#### SUPPLIED PASSAGE
Moreover, firms are expected to choose partners based on wealth and size. The wealth of a firm is approximated as its total sales, while its size is represented by its number of employees, which is more stable over time (we note that large firms may realize poor profits or sales). These statistics are considered in terms of heterophily (sales heterophily and size heterophily) to see whether firms of similar wealth or size are more likely to be connected. The heterophily statistics are calculated as \(\sum _{i,j}{x_{ij}y_{i}  y_{j}}\). In addition, the activity and popularity attributes, introduced as endogenous attributes, can exert complementary sales sender/receiver effects. These statistics reflect the potential of a firm to gain more clients (sender effect) or more suppliers (receiver effect) as its sales increase. The sales sender/receiver effects are expressed as \(\sum _{i,j}{x_{ij}y_{i}}\) and \(\sum _{i,j}{x_{ij}y_{j}}\), respectively.
ERGM simulations and estimated results
Simulations of the ERGM were carried out in parallel for all communities using the K computer^{Footnote 5}. For each community i, 100 simulations were performed to test the robustness and significance of the estimated parameters \(\hat {\Theta _{i}}\). Based on the obtained estimates, for each community i, 100 networks were sampled to validate our model in terms of the goodness of fit (GoF) ratio proposed by Hunter et al. (2008).
Only the results for the three largest communities are presented in Table 3 for model validation because of the impossibility of displaying the GoFs for all 100 communities. High GoF values were also achieved for all other communities with the proposed statistical model.
########
#### MATERIAL
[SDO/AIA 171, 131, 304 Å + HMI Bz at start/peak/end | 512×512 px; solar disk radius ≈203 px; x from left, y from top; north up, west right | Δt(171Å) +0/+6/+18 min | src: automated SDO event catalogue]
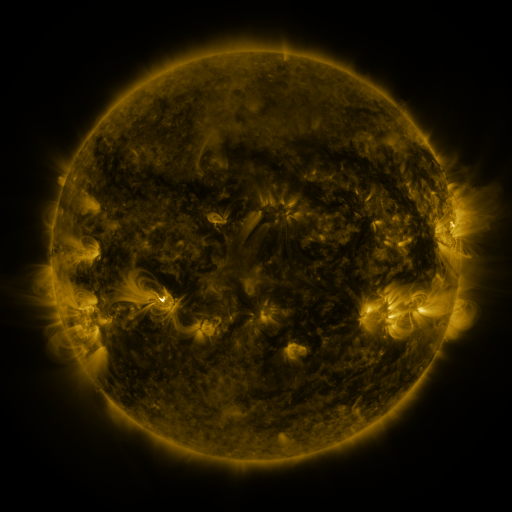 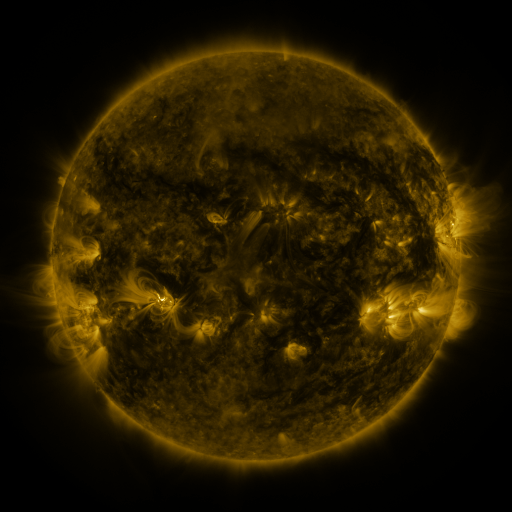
########
TASK SET -
(a) Copy the passage on firm networks word for word, starting at "ERGM simulations and" and ending at "et al. (2008).".
(b) Render this sentence from the passage on firm networks in Spanish: "High GoF values were also achieved for all other communities with the proposed statistical model."
The lines above are separate material and are not connected to the passage on firm networks.

THE RESULTS -
(a)
ERGM simulations and estimated results
Simulations of the ERGM were carried out in parallel for all communities using the K computer^{Footnote 5}. For each community i, 100 simulations were performed to test the robustness and significance of the estimated parameters \(\hat {\Theta _{i}}\). Based on the obtained estimates, for each community i, 100 networks were sampled to validate our model in terms of the goodness of fit (GoF) ratio proposed by Hunter et al. (2008).

(b) También se obtuvieron valores altos de GoF para todas las demás comunidades con el modelo estadístico propuesto.